To further elucidate potential differences in outcomes, we conducted a subgroup analysis based on the type of control used, comparing studies that used uncoated titanium versus those that used hydroxyapatite-coated titanium as controls. The results of our analysis were narratively summarized. In our synthesis, we also highlighted any inconsistencies or contradictions in the results across different studies and discussed potential reasons for these discrepancies. This approach allowed us to provide a nuanced understanding of the current state of research on curcumin nanoparticle-modified titanium surfaces and their potential for enhancing osteogenesis.

2.10. Additional Analyses

To address the concern about the concentration of studies from a single research group, we conducted a sensitivity analysis excluding these studies to determine if the overall conclusions of the review would change significantly. We also analyzed the included studies chronologically to identify trends or evolutions in methodologies or findings over time. By implementing these detailed methods, we aimed to provide a comprehensive and transparent review of the current in vitro evidence on the effects of curcumin nanoparticle-modified titanium surfaces on osteogenesis while addressing the limitations and potential biases in the existing literature.

3. Results

The initial database search yielded 120 articles. After removing 63 duplicates, 57 articles were screened for eligibility. Following title and abstract screening, 29 articles underwent full-text assessment. Ultimately, six articles met the inclusion criteria and were included in this systematic review (Figure 2). The six included studies were published between 2015 and 2024, indicating a growing interest in this field. Three of the six studies were conducted by the same research group, which is an important consideration when interpreting the results. Table 1 provides a comprehensive overview of the study characteristics, including authors, year of publication, titanium substrate characteristics, curcumin nanoparticle preparation methods, surface modification techniques, cell types used, control samples, and key outcome measures.

Study Characteristics

The quality assessment of the included studies was conducted using the SciRAP method (Table 2). The mean reporting quality score was 91.8 (SD = 5.7), with all studies describing the test sample (curcumin-coated titanium) in detail. However, only one study adequately described the control, including the positive control. The mean methodological quality score was 85.8 (SD = 10.50). All studies performed statistical evaluations, but one only partially fulfilled the criteria.
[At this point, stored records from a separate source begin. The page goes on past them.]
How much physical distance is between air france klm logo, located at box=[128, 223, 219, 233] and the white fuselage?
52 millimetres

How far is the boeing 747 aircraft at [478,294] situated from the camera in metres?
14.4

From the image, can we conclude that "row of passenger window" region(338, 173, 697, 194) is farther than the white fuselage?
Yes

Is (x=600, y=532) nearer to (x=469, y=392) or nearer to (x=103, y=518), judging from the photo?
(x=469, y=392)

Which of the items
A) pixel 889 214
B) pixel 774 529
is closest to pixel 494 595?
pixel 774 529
Notably, no studies have described allocation concealment or assessment through blinding. The consistently high scores across studies raise questions about the sensitivity of the SciRAP tool in detecting methodological issues in this specific type of research.
Table 3 summarizes the surface modification techniques and curcumin concentrations used in the included studies. The most common methods for incorporating curcumin nanoparticles onto titanium surfaces were dip-coating [15,18,31], polydopamine-mediated coating [9,32], and hydrogel coating [33]. Curcumin concentrations varied across studies, ranging from 10 µM to 500 µg in ethanol solutions. Studies also incorporated additional bioactive molecules such as Vitamin K, EGCG, and Acemannan [15,33].
The cell types and outcome measures used in each study are outlined in Table 4. The most frequently used cell lines were the human fetal osteoblast (hFOB), the human osteosarcoma cell line (MG-63), and bone marrow mesenchymal stem cells (BMSCs). Primary outcome measures consistently included cell viability assays (MTT or CCK8) and alkaline phosphatase (ALP) activity. Secondary outcome measures varied but often included gene expression analyses, protein production measurements, and assessments of mineralization.
Key findings from the studies revealed consistent trends in the effects of curcumin nanoparticle-coated titanium surfaces on various aspects of osteogenesis. All studies reported increased cell viability and proliferation of osteoblasts (hFOB) and BMSCs on curcumin-coated surfaces compared to controls. Interestingly, three studies reported the inhibition of MG-63 (osteosarcoma) cell viability on curcumin-coated titanium, suggesting a potential selective action. This differential effect on normal bone-forming cells versus cancer cells warrants further investigation. Regarding osteogenic differentiation, increased ALP activity was reported in four studies, and enhanced mineralization, as evidenced by Alizarin Red staining, was observed in three studies. One study reported the upregulation of osteogenic genes (e.g., OCN, ALP, and COL-1), further supporting the osteogenic potential of curcumin-coated surfaces. Three studies also reported inhibition of osteoclastogenesis, as evidenced by reduced TRAP-positive cell formation and decreased expression of osteoclast-related genes (RANK, RANKL). Concentration-dependent effects were noted, which found that curcumin concentrations of 10 µM and 20 µM had the highest cell viability of BMSCs, suggesting an optimal concentration range for osteogenic effects [9,32]. This finding highlights the importance of dose optimization in future studies and potential clinical applications. Three studies investigated the effects of curcumin in combination with other bioactive molecules (Vitamin C, Vitamin K, and EGCG), showing enhanced osteogenic effects compared to curcumin alone. These synergistic effects suggest potential avenues for developing more potent surface modification strategies. While these results consistently demonstrate the potential of curcumin nanoparticle-coated titanium surfaces in enhancing osteogenesis and inhibiting osteoclastogenesis, the heterogeneity in study designs, cell types, and outcome measures necessitates cautious interpretation of these findings. Future studies should aim to standardize protocols and expand on these promising initial results.

4. Discussion

This systematic review aimed to assess the osteogenic potential of curcumin nanoparticle-coated titanium surfaces by analyzing in vitro studies published up to March 2024. The findings from the six included studies consistently demonstrate the beneficial effects of curcumin nanoparticles on titanium surfaces in enhancing osteogenesis and osseointegration. However, the limited number of studies and their heterogeneity necessitate a cautious interpretation of these results.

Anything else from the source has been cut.